Oleh: Silvester H (3558) 18 tahun yang lalu
manarik... dokementasi menggunakan IR...
Bangkai kendaraan adalah hal yg lumrah teronggok diseluruh penjuru kota
Oleh: D. Chen (45239) 18 tahun yang lalu
Rupanya Oom YY sering menghilang, taunya ada di sana toh... thx for sharing... bagus2 fotonya. Sebenarnya negara kecil ngurusnya lebih mudah, syaratnya kalau diurus secara benar... contoh keberhasilan tetangga dekat kita: S'pore.
kak D.Chen: ... bukan menghilang... undercover sebentar :) Walau banyak usaha penghilangan "jejak" Indonesia, tapi di kalangan grass root eksistensi Indoensia masih tampak Bukti bahwa hanya Canon yg bisa survive disana.. selain bakso dan warung padang :p
Oleh: Alfian, bpp (29380) 18 tahun yang lalu
Thanx sharingnya...
Pom bensin pun masih Pertamina style jaman dulu dgn logo pertamina diatas
Truk tangkinya pun masih merah putih .. (sayang di IR .. gak kelihatan)

* SOAL LATIHAN:
**a.** Menurut teks kutipan, apa warna truk tangki di sana?
**b.** Salin persis bagian teks kutipan dari "Oleh: Silvester H" sampai "IR .. gak kelihatan)".
**c.** Lanjutkan obrolan soal foto-foto kota dalam teks kutipan, mulai setelah kalimat terakhirnya.
Materi berikut tidak dipakai di sini.

* MATERI YANG DIBERIKAN:
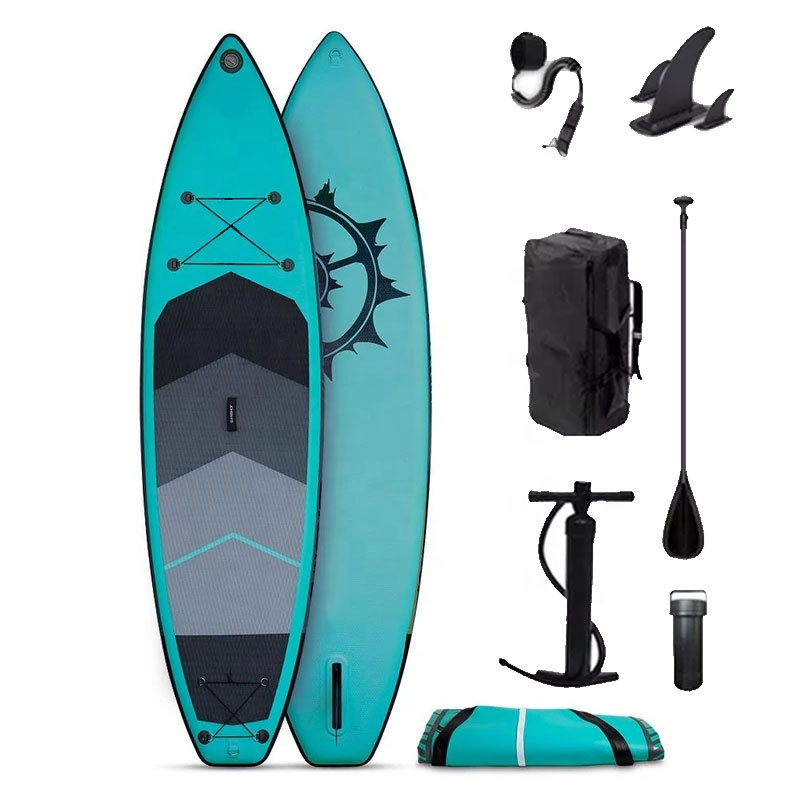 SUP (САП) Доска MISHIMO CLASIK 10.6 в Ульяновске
...
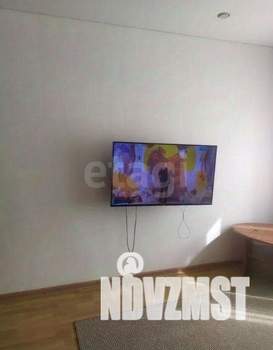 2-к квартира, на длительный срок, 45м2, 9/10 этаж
...
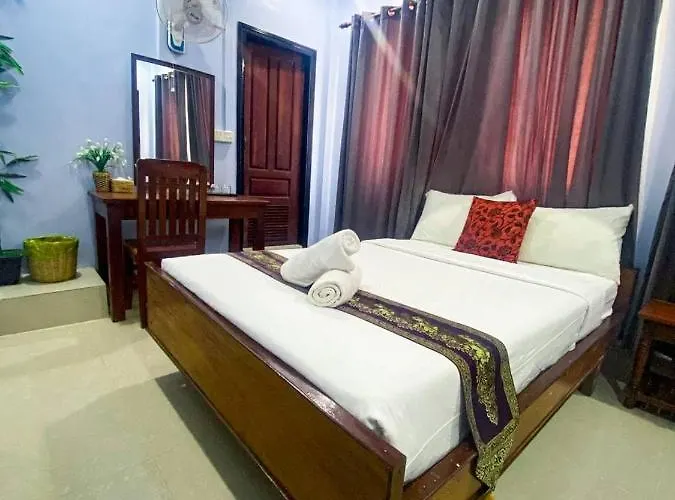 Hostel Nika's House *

* JAWABAN YANG DIHARAPKAN:
**a.** Merah putih.

**b.**
Oleh: Silvester H (3558) 18 tahun yang lalu
manarik... dokementasi menggunakan IR...
Bangkai kendaraan adalah hal yg lumrah teronggok diseluruh penjuru kota
Oleh: D. Chen (45239) 18 tahun yang lalu
Rupanya Oom YY sering menghilang, taunya ada di sana toh... thx for sharing... bagus2 fotonya. Sebenarnya negara kecil ngurusnya lebih mudah, syaratnya kalau diurus secara benar... contoh keberhasilan tetangga dekat kita: S'pore.
kak D.Chen: ... bukan menghilang... undercover sebentar :) Walau banyak usaha penghilangan "jejak" Indonesia, tapi di kalangan grass root eksistensi Indoensia masih tampak Bukti bahwa hanya Canon yg bisa survive disana.. selain bakso dan warung padang :p
Oleh: Alfian, bpp (29380) 18 tahun yang lalu
Thanx sharingnya...
Pom bensin pun masih Pertamina style jaman dulu dgn logo pertamina diatas
Truk tangkinya pun masih merah putih .. (sayang di IR .. gak kelihatan)

**c.**
Salah satu "bekas" Indonesia yg dihilangkan adalah Taman Makam Pahlawan, yg tentunya berisi makam para tentara Indonesia. ini di Liquisa, diluar kota Dili
Atau bentuk monumen/patung yg dipenggal/dihilangkan atasnya
Gedung Parlemen adalah salah satu diantara segelintir gedung "megah" yg berdiri di pusat kota DIli
Ini dalamnya ....pada saat anggota parlemen yg (kalau lengkap) berjumlah 88 orang Latar belakang pendidikan (yg sebagian masih rendah) dari anggota parlemen dan sejarah membuat parlemen tidak bisa berfungsi maksimal.
Ini adalah penjara Balide yg terkenal itu ... salah satu saksi sejarah "kebrutalan" Indonesia. Tempat ini menjadi kantor/pusat CAVR, suatu komisi/badan rekonsiliasi
Salah satu sel berukuran krg lbh 2x3m.
Tulisan/gambar yg dibuat oleh para tahanan didinding sel penjara yg di pertahankan dan tdk di cat ulang
beberapa dari ribuan file orang yang "hilang"
Snapshot dr foto kota Dili tahun 1999 saat "bumi hangus"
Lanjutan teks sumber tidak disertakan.